Ascospore
In fungi, an ascospore is the sexual spore formed inside an ascus, a sac-like cell. Asci define the division Ascomycota, the largest and most diverse division of fungi. After two parental nuclei fuse, the ascus undergoes meiosis (which halves genetic material) followed by a mitosis (a cell division). This typically produces eight genetically distinct haploid ascospores. Many yeasts produce four instead, whereas some moulds produce dozens by adding extra divisions. Many asci build internal pressure and shoot spores past the thin still-air layer that clings to the fruit body. By contrast, subterranean truffles usually rely on animals to spread spores.
Development shapes both the form of ascospores and how well they survive stress. In many fungi, a hook-shaped crozier helps organize the paired nuclei. The ascus then partitions its contents with a double-membrane system, and the young spores build layered walls of β-glucan and chitosan, plus additional protective layers that vary among groups. Mature ascospore walls may be smooth, ridged, spiny, or gelatinous, and range in colour from hyaline to jet-black. In some species these walls allow spores to survive pasteurization, deep-freezing, desiccation and ultraviolet radiation. Dormant spores can lie inert for years until heat shock, seasonal wetting or other cues trigger germ tube emergence. Such structural and developmental traits are mainstays of fungal taxonomy and phylogenetic inference.

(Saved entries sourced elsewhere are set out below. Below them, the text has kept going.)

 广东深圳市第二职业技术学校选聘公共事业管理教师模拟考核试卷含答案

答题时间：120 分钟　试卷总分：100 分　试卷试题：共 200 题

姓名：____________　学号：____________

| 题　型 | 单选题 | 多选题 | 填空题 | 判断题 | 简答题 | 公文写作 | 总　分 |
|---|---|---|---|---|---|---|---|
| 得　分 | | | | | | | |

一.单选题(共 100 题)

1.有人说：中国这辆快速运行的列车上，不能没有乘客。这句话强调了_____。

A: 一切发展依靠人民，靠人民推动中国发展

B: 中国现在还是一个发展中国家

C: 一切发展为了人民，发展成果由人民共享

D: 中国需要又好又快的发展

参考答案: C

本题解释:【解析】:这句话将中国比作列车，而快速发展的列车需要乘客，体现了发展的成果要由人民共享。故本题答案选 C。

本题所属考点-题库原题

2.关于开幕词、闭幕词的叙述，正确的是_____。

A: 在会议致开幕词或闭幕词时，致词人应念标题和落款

Ascospore biology also matters outside microscopy. Airborne showers initiate apple scab epidemics and other plant diseases, heat-resistant spores of Talaromyces and Paecilomyces spoil shelf-stable fruit products, and geneticists dissect ordered tetrads of Saccharomyces to map genes and breed new brewing strains. Industry banks hardy spores of Aspergillus and Penicillium to seed cheese-ripening and enzyme production, and melanin-rich ascospores are also tracked in the night-time lower atmosphere, where they can act as nuclei for cloud droplets and even ice at −5 °C (23 °F). Because of their combined functions in evolution, ecology, agriculture, biotechnology and atmospheric processes, ascospores are a key means by which many fungi persist and spread.